What you have to do: Retype nothing except the lines below from the one with "Giá cá tra xuất khẩu tăng, dân vẫn lỗ" through the one with "Wolf in summer Royalty Free Stock Image", exactly, with images left out.
### Records provided
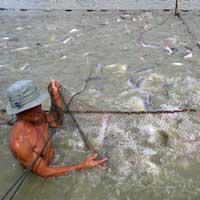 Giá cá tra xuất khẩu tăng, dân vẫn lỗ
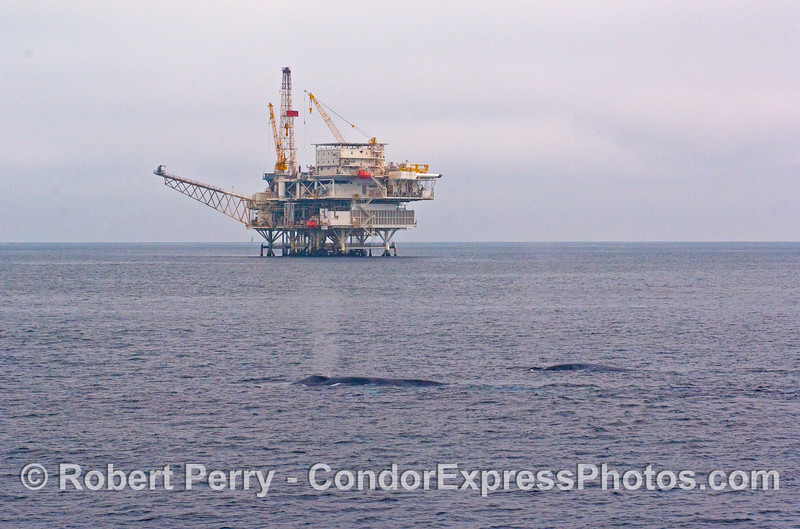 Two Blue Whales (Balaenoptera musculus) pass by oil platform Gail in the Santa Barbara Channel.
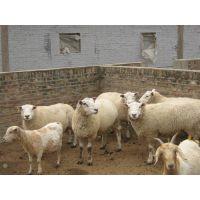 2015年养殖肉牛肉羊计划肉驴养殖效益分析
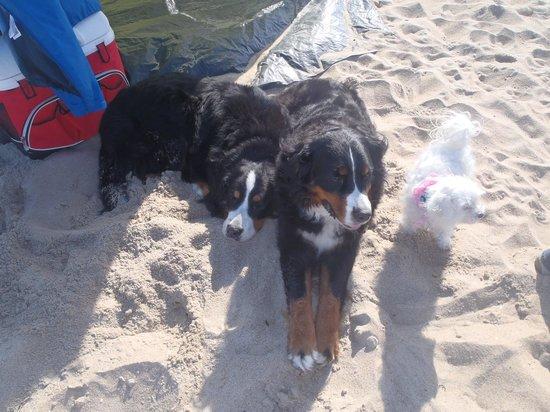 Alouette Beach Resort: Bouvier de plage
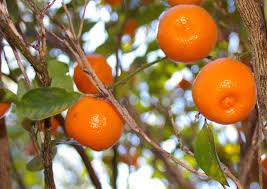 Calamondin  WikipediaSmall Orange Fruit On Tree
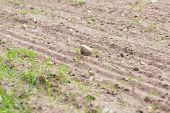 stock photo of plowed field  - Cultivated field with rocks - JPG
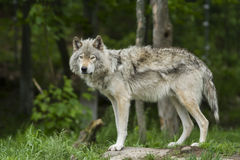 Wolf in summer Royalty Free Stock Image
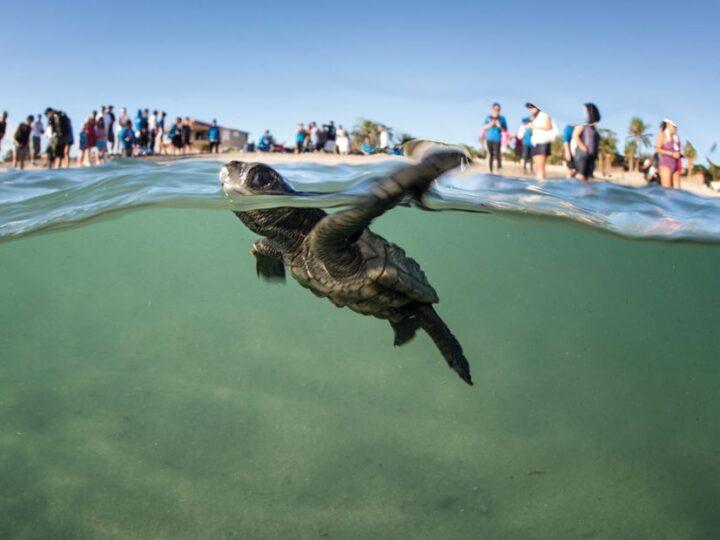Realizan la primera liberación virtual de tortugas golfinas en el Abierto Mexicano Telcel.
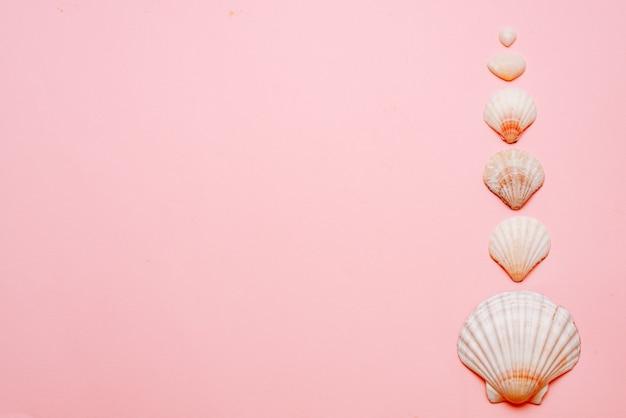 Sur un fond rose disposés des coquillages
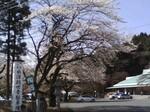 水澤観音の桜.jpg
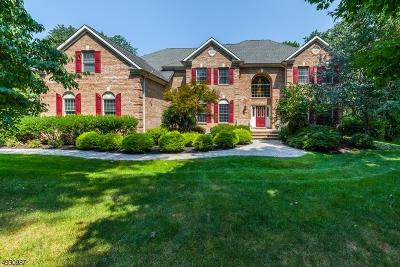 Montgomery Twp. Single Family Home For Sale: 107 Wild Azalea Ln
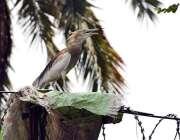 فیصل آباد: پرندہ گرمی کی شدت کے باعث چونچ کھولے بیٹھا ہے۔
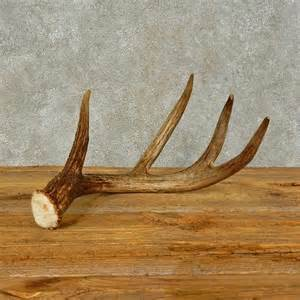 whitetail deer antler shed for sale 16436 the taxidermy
######
### Records provided
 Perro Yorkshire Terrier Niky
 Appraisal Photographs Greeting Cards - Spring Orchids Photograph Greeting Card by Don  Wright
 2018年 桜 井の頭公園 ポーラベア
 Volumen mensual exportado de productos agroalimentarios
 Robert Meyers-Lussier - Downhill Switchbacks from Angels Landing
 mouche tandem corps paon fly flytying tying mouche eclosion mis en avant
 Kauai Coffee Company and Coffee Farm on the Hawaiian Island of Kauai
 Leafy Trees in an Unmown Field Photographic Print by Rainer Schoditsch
######
Task answer:
 Giá cá tra xuất khẩu tăng, dân vẫn lỗ
 Two Blue Whales (Balaenoptera musculus) pass by oil platform Gail in the Santa Barbara Channel.
 2015年养殖肉牛肉羊计划肉驴养殖效益分析
 Alouette Beach Resort: Bouvier de plage
 Calamondin  WikipediaSmall Orange Fruit On Tree
 stock photo of plowed field  - Cultivated field with rocks - JPG
 Wolf in summer Royalty Free Stock Image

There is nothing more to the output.